— Directive a —
Write out the EMLoT introduction below in full, word for word, leaving nothing out and changing nothing.

-- start Source extract --

An Introduction to EMLoT

Before you start

 

You will better understand and get the most benefit from this website if you read the Introductory paragraphs which follow and the Help section, which explain the kinds of information in the database and how to search it effectively. Because one of our main goals is to help people who want to examine how period documents were used in later writings that inform our understanding of early London theatre history, EMLoT only includes those historical occurrences that got recorded before 1642 and then were copied by others after 1642.

 

How we know what we know about early London theatres

 

Most of what we know about the early London theatres, which developed before, during and shortly after the life of Shakespeare, has been passed down to us through a complex process of filtration. Documents written at the time have been selected, copied, adapted, and interpreted over subsequent centuries, and that process has shaped our understanding. In turn, what we do with this received information will determine how future generations view the early theatres.

 

There is nothing wrong with such a process of filtration: it is both inevitable, and a fit subject in its own right for cultural history. On occasion, it may even preserve lost originals through copying. At its best, the filtration process is called ‘scholarship’, and even at its worst, it still reveals the attitudes of those who did the filtering. But we need to be aware of its methods and effects if we are fully to comprehend why we think as we do about the early London theatres. Admittedly, being aware of this filtration does not permit us to escape the cultural limits which define our interpretations any more than those earlier writers who passed on original documents about the theatres could escape the cultural limits of their own time. But, while we cannot be innocent, we need not be naïve, and this database, amongst other things, is designed to prevent naïvety by revealing the filtration process at work. It helps to show us what we know about the early London theatres, and how and when we came to know it.

-- end Source extract --
-- start Data rows --

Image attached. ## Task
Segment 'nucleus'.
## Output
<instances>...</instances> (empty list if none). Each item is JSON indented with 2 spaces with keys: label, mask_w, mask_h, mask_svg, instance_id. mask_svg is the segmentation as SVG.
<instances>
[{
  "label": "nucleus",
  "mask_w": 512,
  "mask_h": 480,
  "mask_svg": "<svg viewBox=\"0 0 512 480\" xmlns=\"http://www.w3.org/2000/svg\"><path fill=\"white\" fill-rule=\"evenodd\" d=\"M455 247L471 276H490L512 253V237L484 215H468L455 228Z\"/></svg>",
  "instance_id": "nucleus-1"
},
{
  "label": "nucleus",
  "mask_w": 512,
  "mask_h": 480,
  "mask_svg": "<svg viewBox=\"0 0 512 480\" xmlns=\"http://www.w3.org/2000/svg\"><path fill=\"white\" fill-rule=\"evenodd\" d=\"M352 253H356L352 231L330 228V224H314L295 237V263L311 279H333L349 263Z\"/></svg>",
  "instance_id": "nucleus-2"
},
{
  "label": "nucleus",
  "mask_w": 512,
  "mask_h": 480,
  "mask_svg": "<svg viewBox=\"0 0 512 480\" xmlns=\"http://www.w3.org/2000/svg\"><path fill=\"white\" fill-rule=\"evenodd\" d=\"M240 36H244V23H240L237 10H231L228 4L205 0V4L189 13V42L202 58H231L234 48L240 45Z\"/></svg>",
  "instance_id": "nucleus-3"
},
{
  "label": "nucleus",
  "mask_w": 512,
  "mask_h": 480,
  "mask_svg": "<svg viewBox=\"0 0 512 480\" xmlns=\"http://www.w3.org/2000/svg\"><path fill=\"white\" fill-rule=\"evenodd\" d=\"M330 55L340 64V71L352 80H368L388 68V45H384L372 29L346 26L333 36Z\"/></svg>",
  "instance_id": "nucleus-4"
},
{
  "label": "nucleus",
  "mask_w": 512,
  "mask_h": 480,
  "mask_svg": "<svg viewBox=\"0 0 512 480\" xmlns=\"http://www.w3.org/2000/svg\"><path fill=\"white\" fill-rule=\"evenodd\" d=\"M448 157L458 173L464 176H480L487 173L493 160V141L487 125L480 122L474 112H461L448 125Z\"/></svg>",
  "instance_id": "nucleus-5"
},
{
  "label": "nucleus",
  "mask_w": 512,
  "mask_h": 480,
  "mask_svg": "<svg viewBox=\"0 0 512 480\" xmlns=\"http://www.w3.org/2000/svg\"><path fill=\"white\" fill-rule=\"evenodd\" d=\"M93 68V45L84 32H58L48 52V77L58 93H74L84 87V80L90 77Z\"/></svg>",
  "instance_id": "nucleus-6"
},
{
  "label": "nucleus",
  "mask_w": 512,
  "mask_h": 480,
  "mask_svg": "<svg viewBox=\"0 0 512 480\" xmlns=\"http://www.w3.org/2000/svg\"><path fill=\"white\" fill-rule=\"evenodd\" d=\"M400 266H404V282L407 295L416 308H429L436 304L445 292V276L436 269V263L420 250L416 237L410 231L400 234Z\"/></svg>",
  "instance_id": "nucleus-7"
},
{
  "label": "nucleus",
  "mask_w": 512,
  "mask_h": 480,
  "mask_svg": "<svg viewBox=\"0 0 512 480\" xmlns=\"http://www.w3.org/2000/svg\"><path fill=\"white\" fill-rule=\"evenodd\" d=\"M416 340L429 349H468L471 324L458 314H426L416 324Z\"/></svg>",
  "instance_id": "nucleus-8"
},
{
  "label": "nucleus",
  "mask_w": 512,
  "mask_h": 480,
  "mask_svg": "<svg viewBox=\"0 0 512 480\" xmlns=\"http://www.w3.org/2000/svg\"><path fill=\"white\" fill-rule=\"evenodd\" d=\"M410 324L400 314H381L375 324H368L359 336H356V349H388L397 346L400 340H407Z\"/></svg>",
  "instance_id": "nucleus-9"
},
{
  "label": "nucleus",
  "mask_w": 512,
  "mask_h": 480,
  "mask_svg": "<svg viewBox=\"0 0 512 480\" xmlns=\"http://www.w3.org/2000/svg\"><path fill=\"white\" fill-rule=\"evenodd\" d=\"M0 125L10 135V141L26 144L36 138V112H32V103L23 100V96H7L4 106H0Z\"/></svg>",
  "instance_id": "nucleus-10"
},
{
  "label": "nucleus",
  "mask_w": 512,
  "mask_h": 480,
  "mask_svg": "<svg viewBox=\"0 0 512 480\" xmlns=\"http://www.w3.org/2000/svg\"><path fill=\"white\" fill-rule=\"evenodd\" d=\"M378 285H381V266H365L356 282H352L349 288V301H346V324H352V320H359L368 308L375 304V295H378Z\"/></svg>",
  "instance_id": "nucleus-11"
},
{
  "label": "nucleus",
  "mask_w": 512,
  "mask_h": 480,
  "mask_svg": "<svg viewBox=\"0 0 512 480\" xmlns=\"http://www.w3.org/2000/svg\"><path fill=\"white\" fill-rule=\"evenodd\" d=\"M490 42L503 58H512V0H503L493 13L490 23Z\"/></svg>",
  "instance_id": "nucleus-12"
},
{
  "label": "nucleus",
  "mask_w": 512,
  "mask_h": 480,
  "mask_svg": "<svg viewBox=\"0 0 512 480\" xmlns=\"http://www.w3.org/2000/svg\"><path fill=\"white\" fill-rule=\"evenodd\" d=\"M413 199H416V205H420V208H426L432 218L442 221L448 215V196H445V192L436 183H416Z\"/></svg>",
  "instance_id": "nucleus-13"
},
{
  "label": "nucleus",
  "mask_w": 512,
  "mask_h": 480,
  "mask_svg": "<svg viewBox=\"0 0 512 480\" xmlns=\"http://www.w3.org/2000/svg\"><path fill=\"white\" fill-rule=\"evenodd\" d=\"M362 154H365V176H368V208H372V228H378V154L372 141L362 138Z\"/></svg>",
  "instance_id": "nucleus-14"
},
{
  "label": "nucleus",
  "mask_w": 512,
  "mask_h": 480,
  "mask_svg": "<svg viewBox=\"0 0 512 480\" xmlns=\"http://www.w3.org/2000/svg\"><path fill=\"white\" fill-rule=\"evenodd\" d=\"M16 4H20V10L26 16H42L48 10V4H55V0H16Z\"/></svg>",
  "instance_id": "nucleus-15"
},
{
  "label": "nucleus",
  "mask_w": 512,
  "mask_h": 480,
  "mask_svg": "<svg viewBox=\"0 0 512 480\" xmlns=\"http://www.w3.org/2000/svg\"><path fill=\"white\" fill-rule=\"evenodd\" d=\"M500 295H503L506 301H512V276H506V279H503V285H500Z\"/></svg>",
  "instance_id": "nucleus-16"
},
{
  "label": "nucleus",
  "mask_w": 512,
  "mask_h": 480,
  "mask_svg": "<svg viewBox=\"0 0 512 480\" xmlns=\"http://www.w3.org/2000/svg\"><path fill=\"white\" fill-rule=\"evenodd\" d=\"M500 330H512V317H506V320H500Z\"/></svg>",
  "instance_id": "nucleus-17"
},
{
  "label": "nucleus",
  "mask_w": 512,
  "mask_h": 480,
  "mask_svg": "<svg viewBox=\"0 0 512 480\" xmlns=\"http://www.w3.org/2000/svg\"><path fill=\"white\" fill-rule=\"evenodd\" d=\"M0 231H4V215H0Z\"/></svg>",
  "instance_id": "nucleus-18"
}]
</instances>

-- end Data rows --

— Directive b —
Show each line of the entries above that contains the string "instances". Case counts.

— Exercise result a —
An Introduction to EMLoT

Before you start

 

You will better understand and get the most benefit from this website if you read the Introductory paragraphs which follow and the Help section, which explain the kinds of information in the database and how to search it effectively. Because one of our main goals is to help people who want to examine how period documents were used in later writings that inform our understanding of early London theatre history, EMLoT only includes those historical occurrences that got recorded before 1642 and then were copied by others after 1642.

 

How we know what we know about early London theatres

 

Most of what we know about the early London theatres, which developed before, during and shortly after the life of Shakespeare, has been passed down to us through a complex process of filtration. Documents written at the time have been selected, copied, adapted, and interpreted over subsequent centuries, and that process has shaped our understanding. In turn, what we do with this received information will determine how future generations view the early theatres.

 

There is nothing wrong with such a process of filtration: it is both inevitable, and a fit subject in its own right for cultural history. On occasion, it may even preserve lost originals through copying. At its best, the filtration process is called ‘scholarship’, and even at its worst, it still reveals the attitudes of those who did the filtering. But we need to be aware of its methods and effects if we are fully to comprehend why we think as we do about the early London theatres. Admittedly, being aware of this filtration does not permit us to escape the cultural limits which define our interpretations any more than those earlier writers who passed on original documents about the theatres could escape the cultural limits of their own time. But, while we cannot be innocent, we need not be naïve, and this database, amongst other things, is designed to prevent naïvety by revealing the filtration process at work. It helps to show us what we know about the early London theatres, and how and when we came to know it.

— Exercise result b —
<instances>...</instances> (empty list if none). Each item is JSON indented with 2 spaces with keys: label, mask_w, mask_h, mask_svg, instance_id. mask_svg is the segmentation as SVG.
<instances>
</instances>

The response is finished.